You may be bracing at this point for shocking revelations, lies and plot twists. They’re there, but from the second Regression starts, you realise you’re watching something a tad different from what’s expected. Immediately you’re bombarded with a message that the film is based on true events, and it’s about secret Satanic cults.

From this point, Regression’s tone is set. It’s dark, it’s unsettling and it’s emotionally intense. Or, rather, it tries to be these things.


Certainly the movie delivers some very disturbing imagery as it strains to establish itself as a paranoia-driven supernatural tale akin to Rosemary’s Baby. The problem is that things never seem to really go anywhere, just like Hawke’s investigation in the film. He can’t find any concrete proof of the Satanists, and the movie sets into a spiral of mounting self-doubt, distrust and hysteria. As this cycle repeats for multiple characters, it becomes tedious. This is especially true if you’re a genre-savvy viewer waiting for the inevitable reveal that will cause everything to make sense, and once more ground all the paranormal nonsense in reality.

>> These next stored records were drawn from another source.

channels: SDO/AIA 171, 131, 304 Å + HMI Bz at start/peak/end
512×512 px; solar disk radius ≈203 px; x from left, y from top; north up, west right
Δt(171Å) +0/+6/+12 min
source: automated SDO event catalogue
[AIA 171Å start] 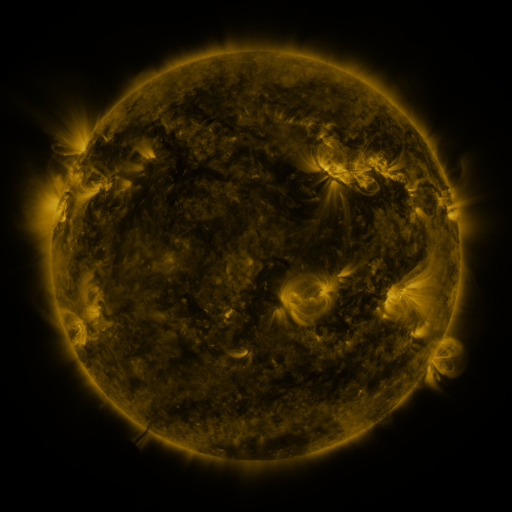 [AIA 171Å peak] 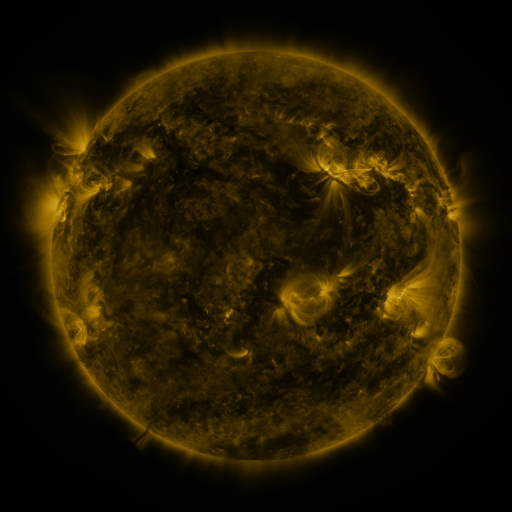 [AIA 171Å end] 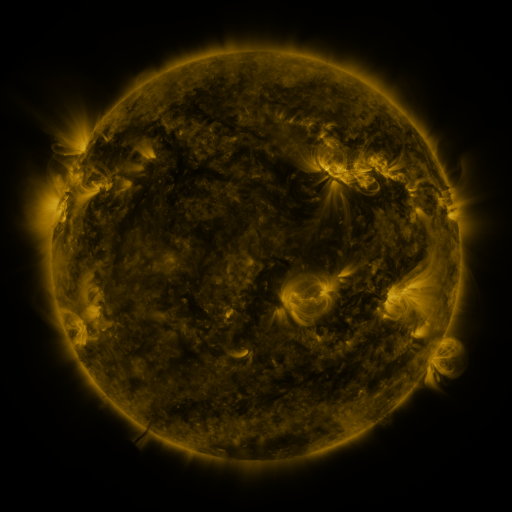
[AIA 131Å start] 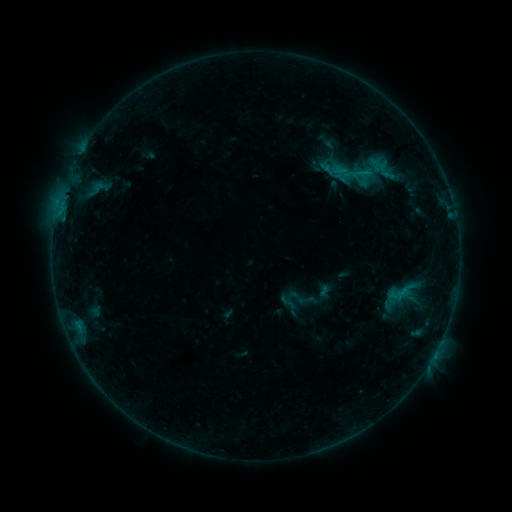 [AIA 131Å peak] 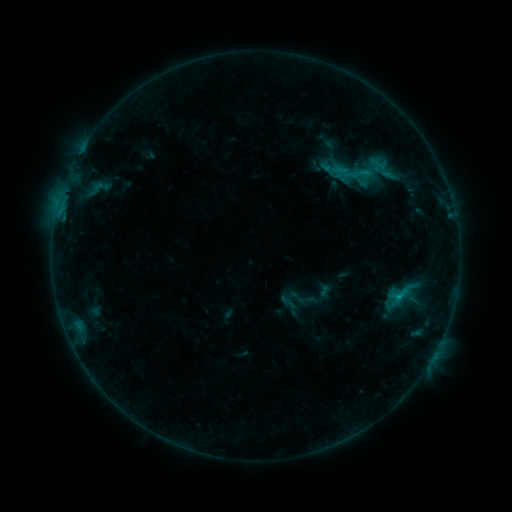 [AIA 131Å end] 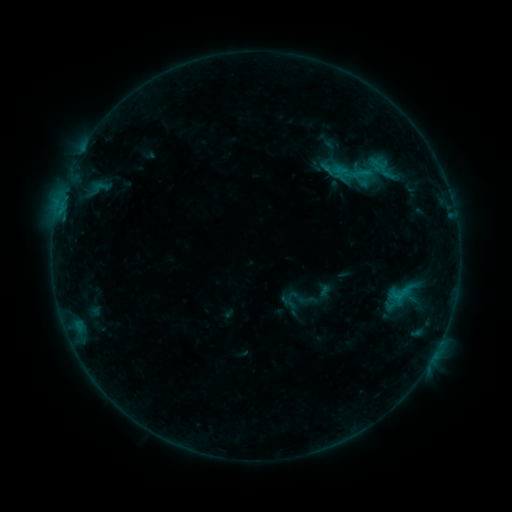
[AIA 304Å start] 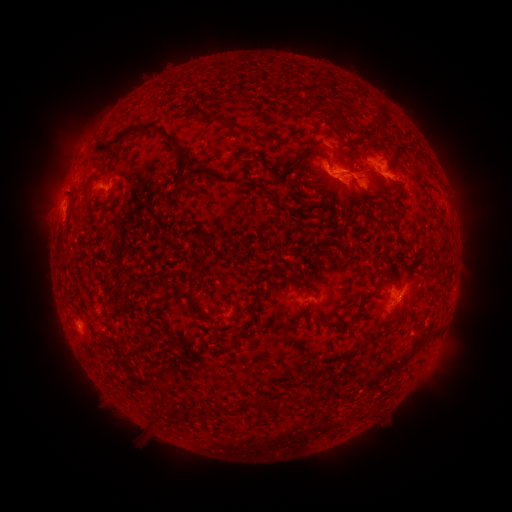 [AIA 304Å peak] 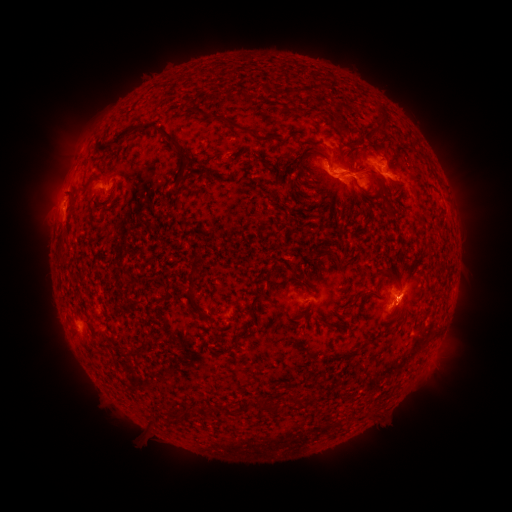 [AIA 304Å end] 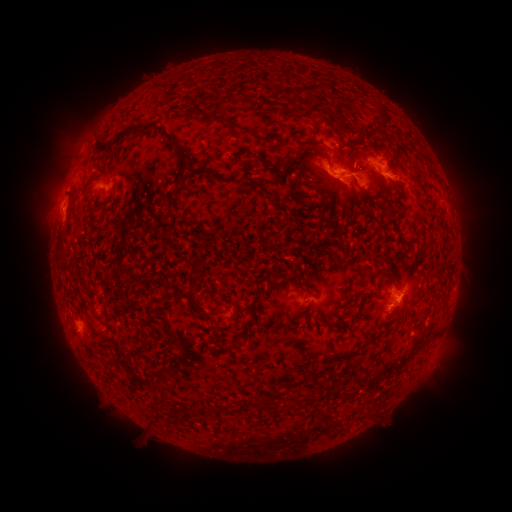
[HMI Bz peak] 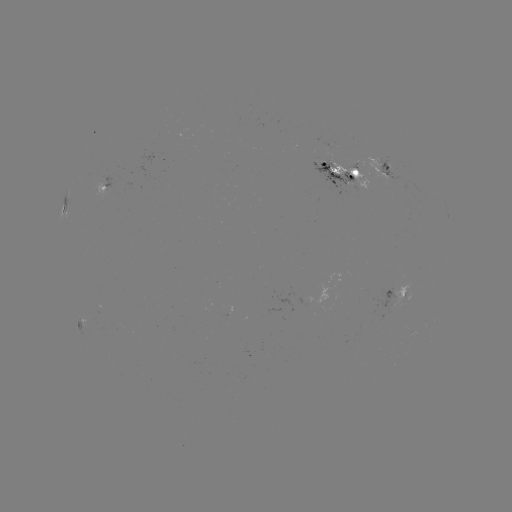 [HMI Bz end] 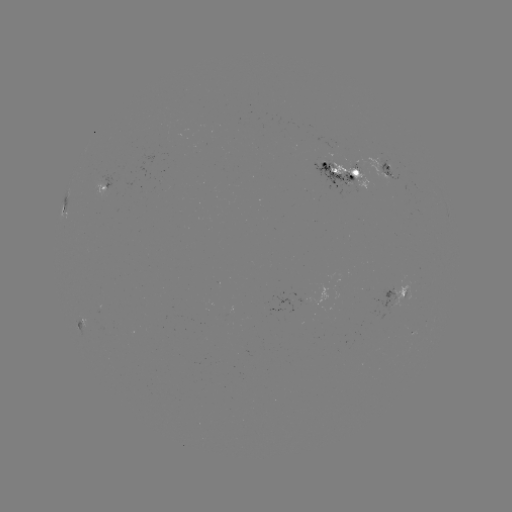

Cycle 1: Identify C1.6 flare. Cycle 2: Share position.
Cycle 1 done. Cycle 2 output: [399, 294].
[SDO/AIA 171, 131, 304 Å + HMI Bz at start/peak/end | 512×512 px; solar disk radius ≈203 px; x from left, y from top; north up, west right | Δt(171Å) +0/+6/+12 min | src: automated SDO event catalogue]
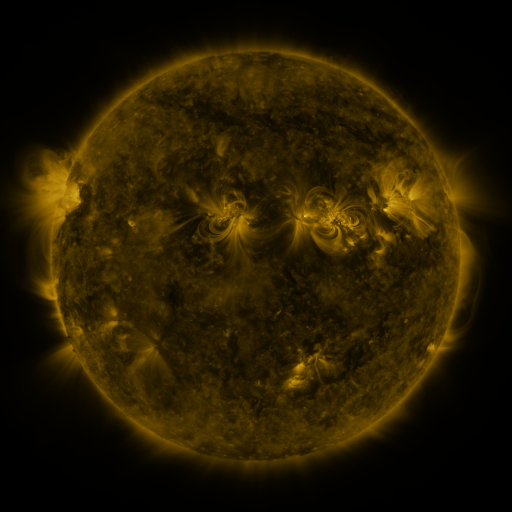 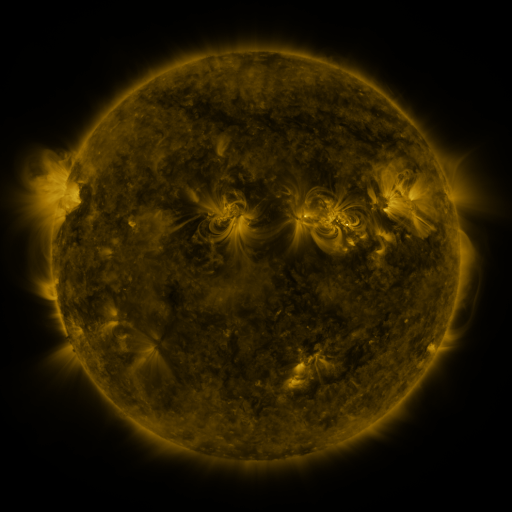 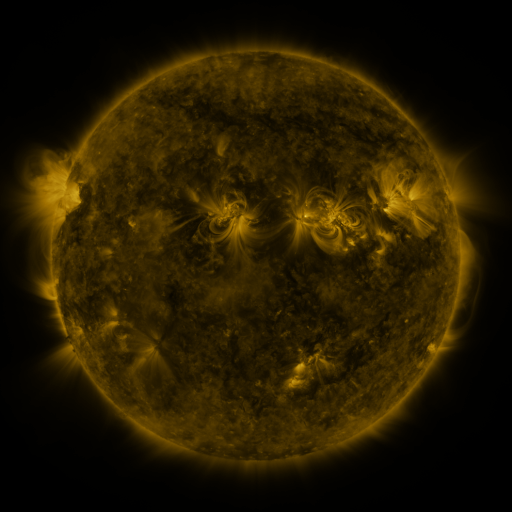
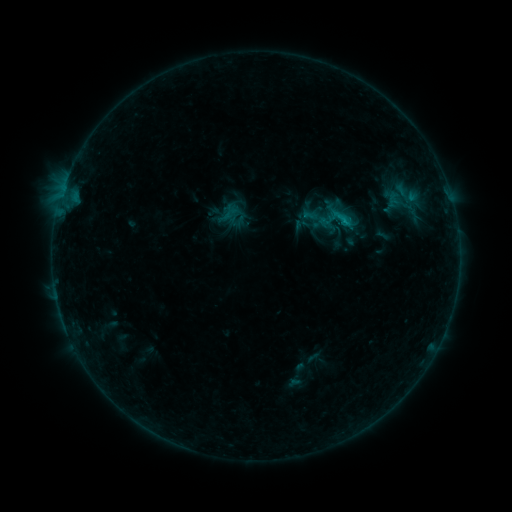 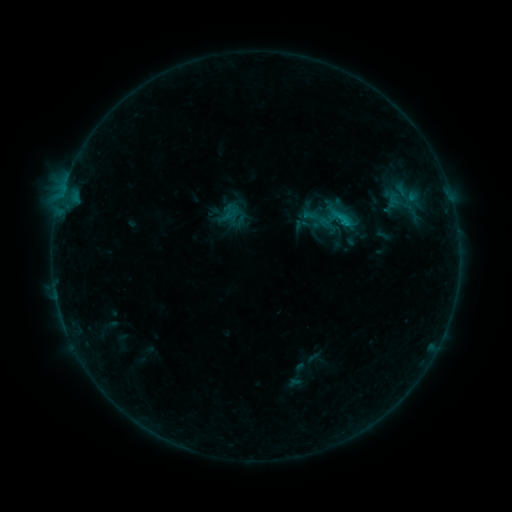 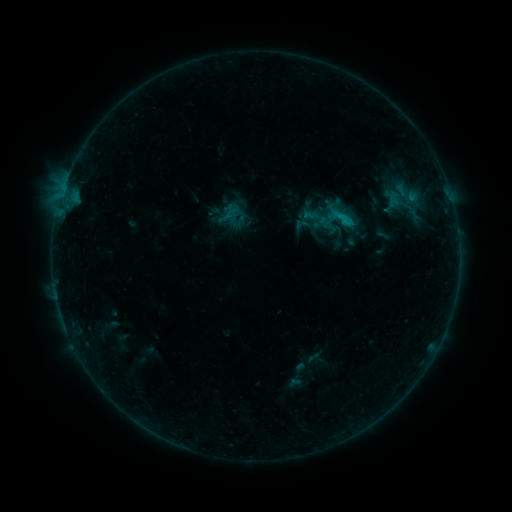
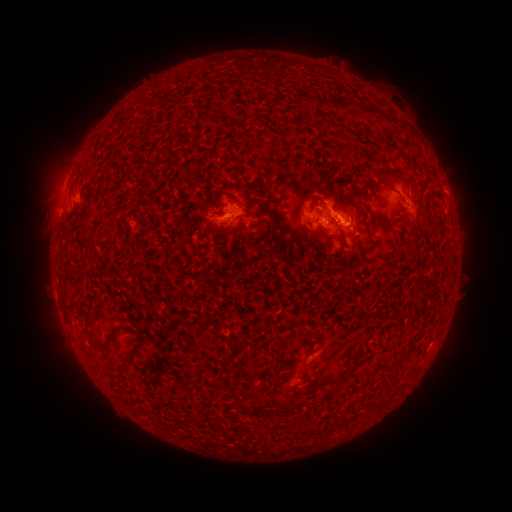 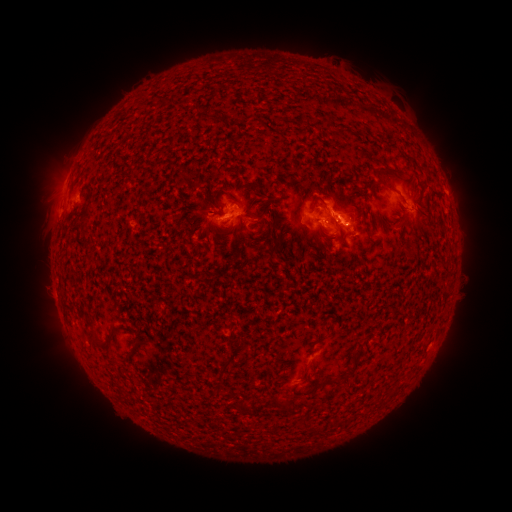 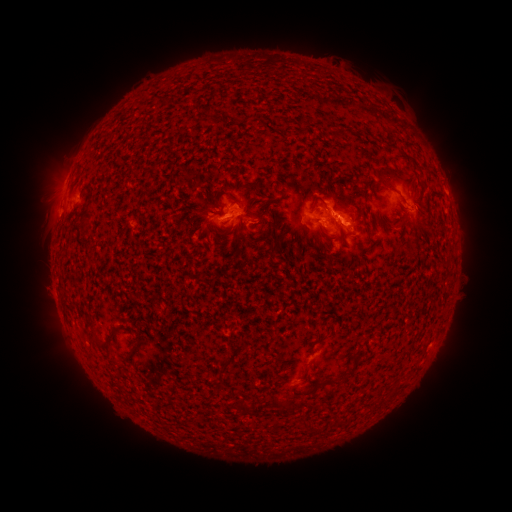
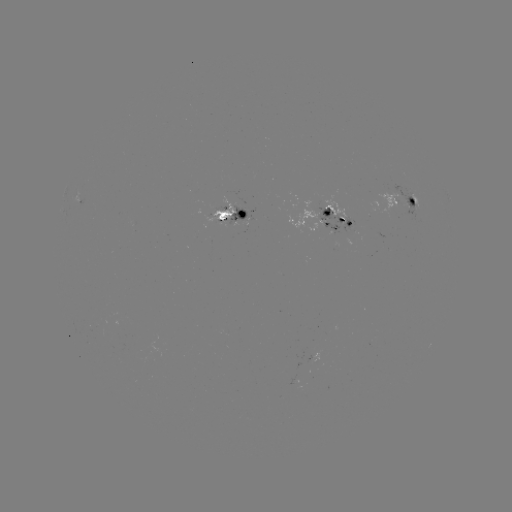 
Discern C1.2 flare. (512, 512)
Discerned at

Regression isn’t without pedigree. Hawke and Watson give committed performances, and the supporting cast – including David Thewlis as a psychologist – provide strong backup. Then there’s The Others’ Alejandro Amenábar behind the camera as director and writer.


It’s clear what Amenábar is trying to do with Regression. It’s pretty much a comment on collective hysteria, and how self-destructive fear stemming from Faith can be. However, as in his last big release, Agora – which laid into religion as limiting human progress – Amenábar delivers his message with a sledgehammer. Forget regression. As the director stresses his point over and over AND OVER, all you want as an already-sceptical viewer is story progression.

Ultimately, Regression is a decent enough watch. It’s interesting, and if you like the stars you’ll want to see it. It’s just a pity that for all the intrigue it offers, it becomes so quickly tiresome. Mediocre.

Regression is out now on Ster Kinekor DVD.